» **EXERCISE INSTRUCTIONS**
The answer should be a faithful retyping of the records that follow, pictures excluded.

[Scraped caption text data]
:::::

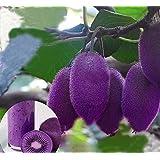 Free Ship 40 Seeds New Varieties Purple Heart Kiwi Seeds Kiwi Fruit Tree Bonsai Seeds For Home & Garden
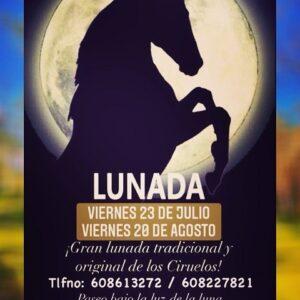 paseo nocturno a caballo madrid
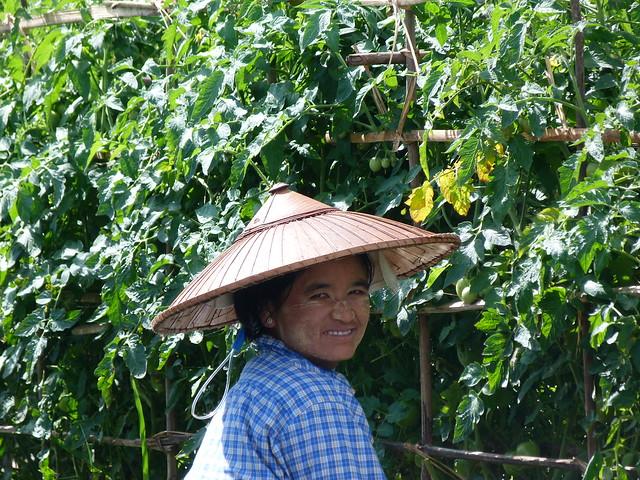 Recolectora de un jardín flotante en el Lago Inle (Myanmar)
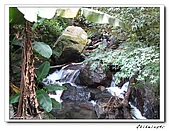 士林-天溪園生態中心(20090606):2IMG_8683.jpg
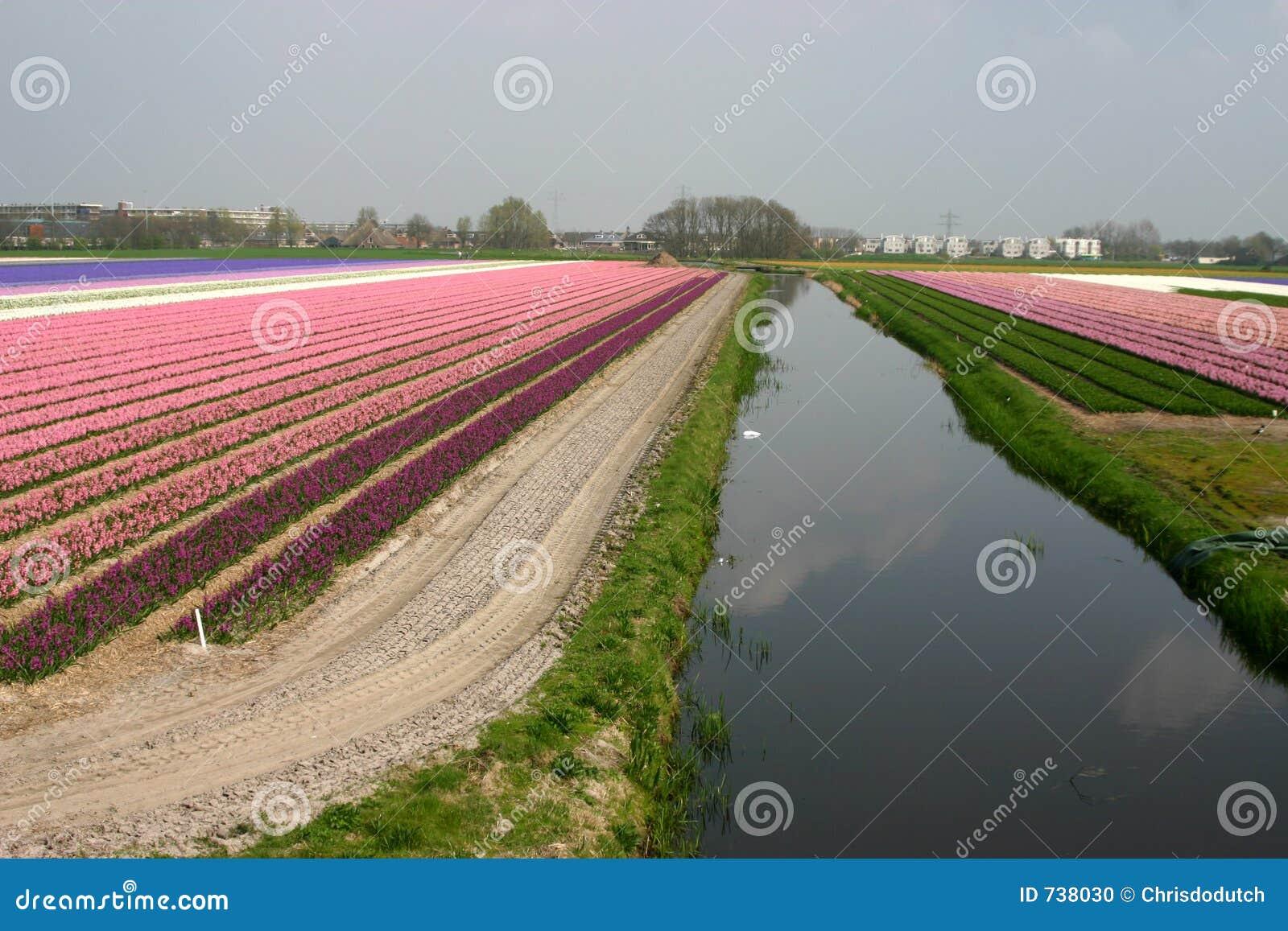 Fleurs avec le canal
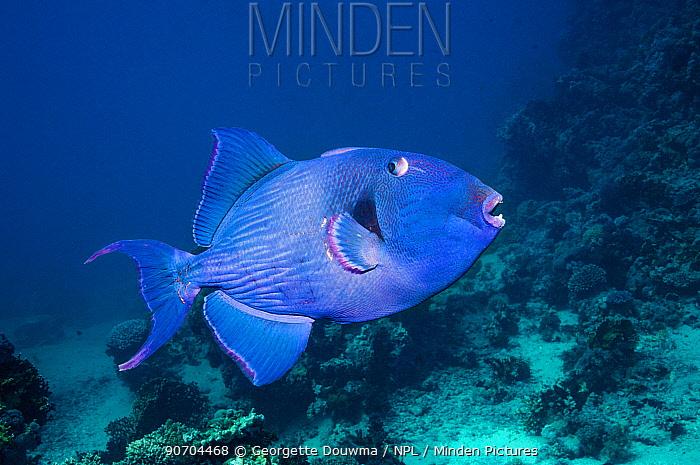Blue triggerfish (Pseudobalistes fuscus)  Egypt, Red Sea.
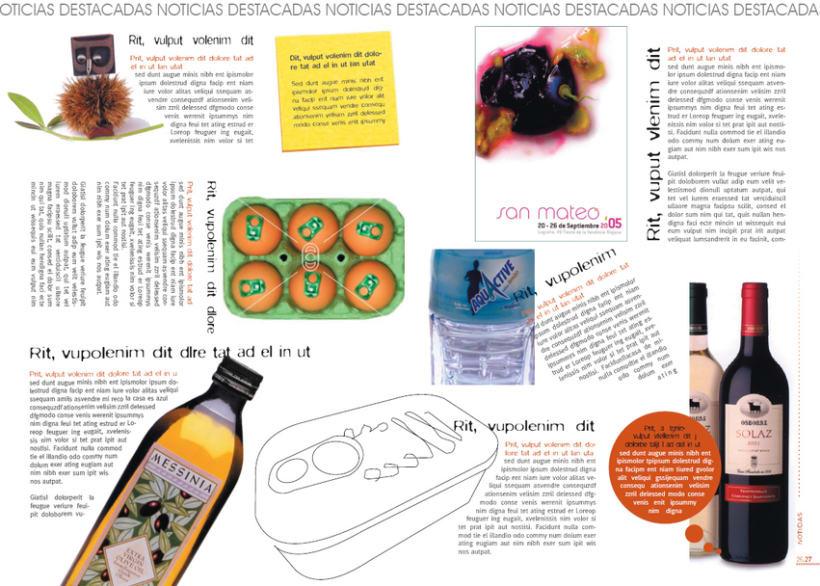 Diseño de revista 9
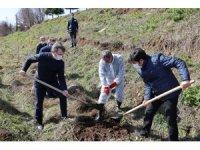 SAMÜ personeli meyve fidanlarını toprakla buluşturdu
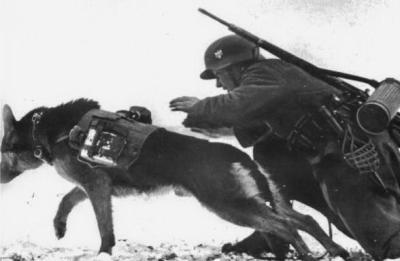 Сопутствующая собака солдата вермахта
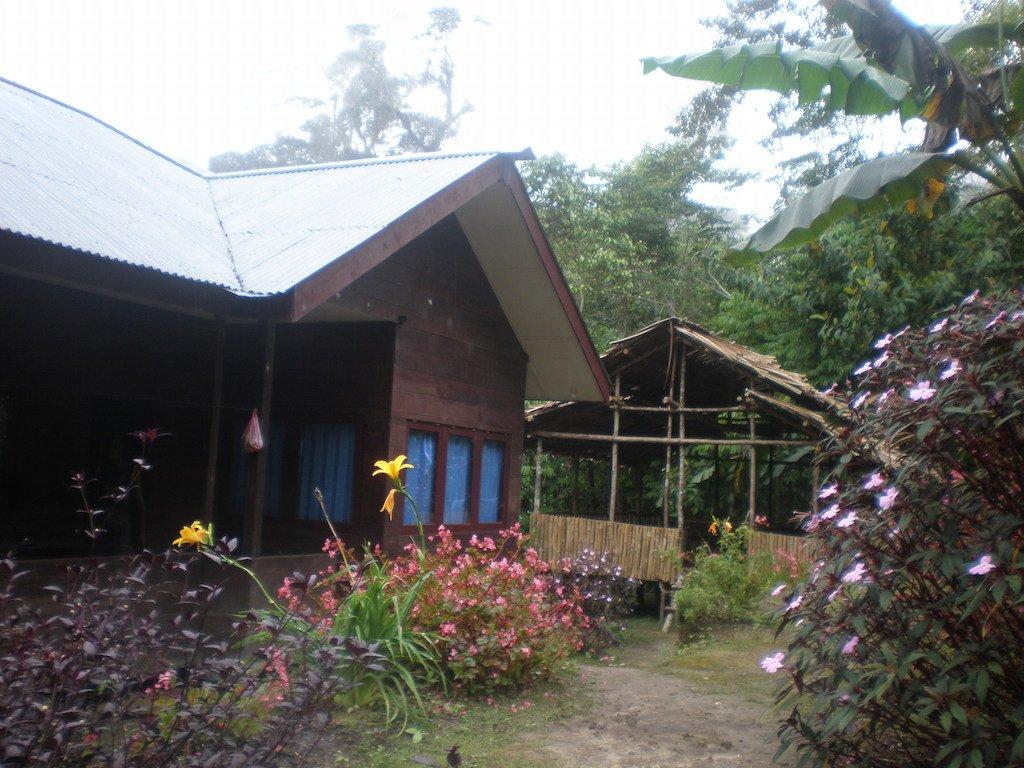 Arfak jungle lodge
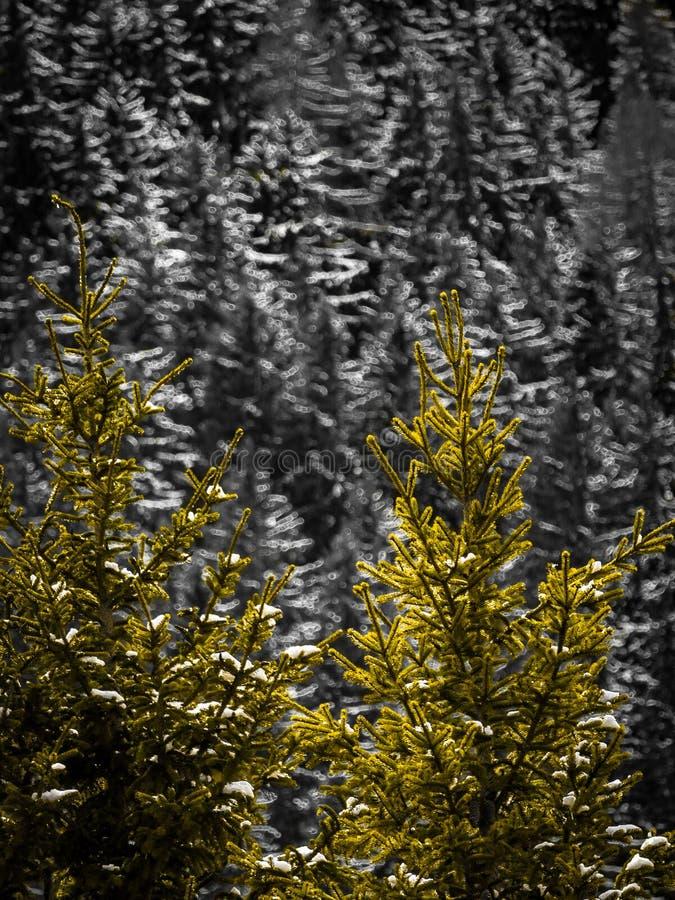 Bomen in de Franse alpen met een zwart-witte achtergrond stock foto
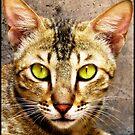 CAT PORTRAIT  by manumint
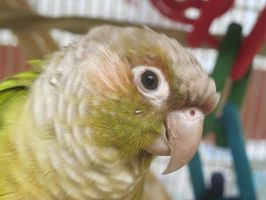 Green Cheek Conure by Shortwinger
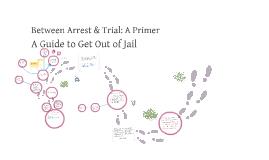Between Arrest and Trial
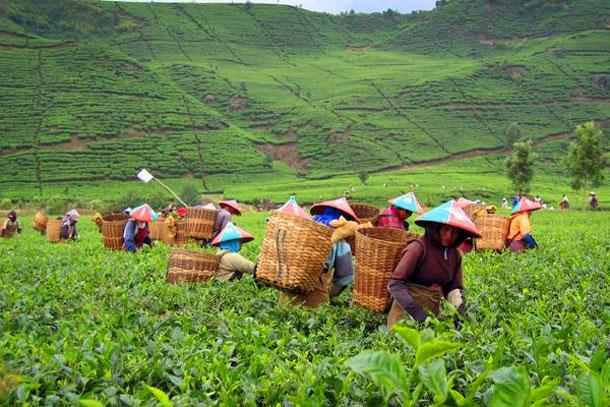 Potensi Sumber Daya Alam Jawa Barat Amore De Amigos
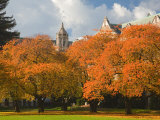 Quad in Autumn  University of Washington  Seattle  Washington  USA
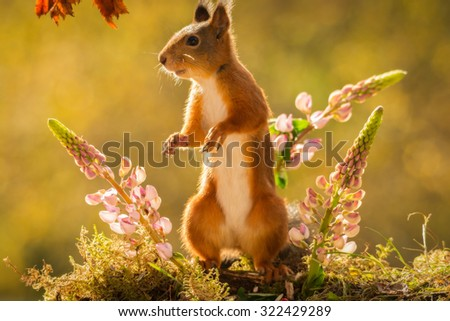 red squirrel standing with lupine flowers #322429289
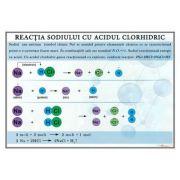 Plansa - Reactia sodiului cu acidul clorhidric (CH14)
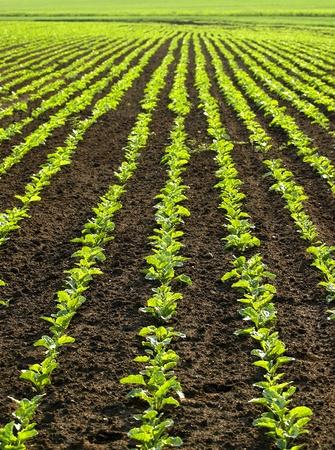 Regular lines pattern on sugar beet field Stock Photo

:::::

» **WRITTEN RESPONSE**
 Free Ship 40 Seeds New Varieties Purple Heart Kiwi Seeds Kiwi Fruit Tree Bonsai Seeds For Home & Garden
 paseo nocturno a caballo madrid
 Recolectora de un jardín flotante en el Lago Inle (Myanmar)
 士林-天溪園生態中心(20090606):2IMG_8683.jpg
 Fleurs avec le canal
Blue triggerfish (Pseudobalistes fuscus)  Egypt, Red Sea.
 Diseño de revista 9
 SAMÜ personeli meyve fidanlarını toprakla buluşturdu
 Сопутствующая собака солдата вермахта
 Arfak jungle lodge
 Bomen in de Franse alpen met een zwart-witte achtergrond stock foto
 CAT PORTRAIT  by manumint
 Green Cheek Conure by Shortwinger
Between Arrest and Trial
 Potensi Sumber Daya Alam Jawa Barat Amore De Amigos
 Quad in Autumn  University of Washington  Seattle  Washington  USA
 red squirrel standing with lupine flowers #322429289
 Plansa - Reactia sodiului cu acidul clorhidric (CH14)
 Regular lines pattern on sugar beet field Stock Photo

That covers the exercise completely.